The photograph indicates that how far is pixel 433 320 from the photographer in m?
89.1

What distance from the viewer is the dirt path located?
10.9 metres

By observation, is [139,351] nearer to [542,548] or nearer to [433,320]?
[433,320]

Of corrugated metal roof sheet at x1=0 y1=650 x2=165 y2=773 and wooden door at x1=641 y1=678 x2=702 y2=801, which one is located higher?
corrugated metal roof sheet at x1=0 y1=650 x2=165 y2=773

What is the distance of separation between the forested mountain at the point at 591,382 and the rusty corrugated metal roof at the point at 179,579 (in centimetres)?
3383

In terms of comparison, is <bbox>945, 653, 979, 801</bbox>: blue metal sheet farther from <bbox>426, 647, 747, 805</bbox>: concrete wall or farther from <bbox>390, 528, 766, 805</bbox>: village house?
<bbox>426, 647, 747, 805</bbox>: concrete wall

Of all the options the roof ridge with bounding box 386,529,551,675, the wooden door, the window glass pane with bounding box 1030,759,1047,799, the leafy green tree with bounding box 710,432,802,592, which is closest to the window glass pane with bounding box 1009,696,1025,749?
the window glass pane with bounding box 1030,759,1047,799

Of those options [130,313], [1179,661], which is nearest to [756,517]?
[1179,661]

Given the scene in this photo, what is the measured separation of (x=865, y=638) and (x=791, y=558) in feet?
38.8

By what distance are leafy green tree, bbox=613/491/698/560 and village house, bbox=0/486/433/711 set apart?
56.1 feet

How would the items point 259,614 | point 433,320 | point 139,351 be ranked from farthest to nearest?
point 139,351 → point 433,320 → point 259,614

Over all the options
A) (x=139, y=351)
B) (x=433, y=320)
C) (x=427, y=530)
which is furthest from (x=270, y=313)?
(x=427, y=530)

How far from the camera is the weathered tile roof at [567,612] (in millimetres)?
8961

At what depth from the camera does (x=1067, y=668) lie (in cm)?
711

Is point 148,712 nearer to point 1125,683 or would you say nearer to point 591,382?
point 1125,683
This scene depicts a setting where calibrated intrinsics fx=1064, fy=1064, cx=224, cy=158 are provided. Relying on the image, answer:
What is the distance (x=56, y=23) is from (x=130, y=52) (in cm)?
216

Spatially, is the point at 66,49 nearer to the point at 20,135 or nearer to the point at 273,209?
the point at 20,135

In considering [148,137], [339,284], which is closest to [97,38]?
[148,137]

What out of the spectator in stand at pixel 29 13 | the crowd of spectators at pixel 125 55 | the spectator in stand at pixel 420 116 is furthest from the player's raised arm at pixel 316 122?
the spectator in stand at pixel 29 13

_ _ _ _ _

Given task >>
Reproduce the material above exactly; please quote every line of it.

The answer >>
The photograph indicates that how far is pixel 433 320 from the photographer in m?
89.1

What distance from the viewer is the dirt path located?
10.9 metres

By observation, is [139,351] nearer to [542,548] or nearer to [433,320]?
[433,320]

Of corrugated metal roof sheet at x1=0 y1=650 x2=165 y2=773 and wooden door at x1=641 y1=678 x2=702 y2=801, which one is located higher?
corrugated metal roof sheet at x1=0 y1=650 x2=165 y2=773

What is the distance of separation between the forested mountain at the point at 591,382 and the rusty corrugated metal roof at the point at 179,579 (in centimetres)?
3383

In terms of comparison, is <bbox>945, 653, 979, 801</bbox>: blue metal sheet farther from <bbox>426, 647, 747, 805</bbox>: concrete wall or farther from <bbox>390, 528, 766, 805</bbox>: village house?
<bbox>426, 647, 747, 805</bbox>: concrete wall

Of all the options the roof ridge with bounding box 386,529,551,675, the wooden door, the window glass pane with bounding box 1030,759,1047,799, the leafy green tree with bounding box 710,432,802,592, which is closest to the window glass pane with bounding box 1009,696,1025,749?
the window glass pane with bounding box 1030,759,1047,799

Of those options [130,313], [1179,661], which is nearest to [756,517]?
[1179,661]

Given the scene in this photo, what is the measured separation of (x=865, y=638) and (x=791, y=558) in feet?
38.8

By what distance are leafy green tree, bbox=613/491/698/560 and village house, bbox=0/486/433/711 set apart?
56.1 feet

How would the items point 259,614 | point 433,320 | point 139,351 be ranked from farthest to nearest?
point 139,351 → point 433,320 → point 259,614

Over all the options
A) (x=139, y=351)
B) (x=433, y=320)
C) (x=427, y=530)
which is furthest from (x=270, y=313)?
(x=427, y=530)

How far from the camera is the weathered tile roof at [567,612] (in millimetres)?
8961

At what depth from the camera does (x=1067, y=668) lie (in cm)?
711

Is point 148,712 nearer to point 1125,683 or would you say nearer to point 591,382?
point 1125,683
This scene depicts a setting where calibrated intrinsics fx=1064, fy=1064, cx=224, cy=158 are provided. Relying on the image, answer:
What is the distance (x=56, y=23) is from (x=130, y=52) (in cm)?
216

Spatially, is the point at 66,49 nearer to the point at 20,135 or nearer to the point at 273,209?
the point at 20,135

In considering [148,137], [339,284], which is closest to [97,38]?
[148,137]

What out of the spectator in stand at pixel 29 13 | the crowd of spectators at pixel 125 55 | the spectator in stand at pixel 420 116 is furthest from the player's raised arm at pixel 316 122?
the spectator in stand at pixel 29 13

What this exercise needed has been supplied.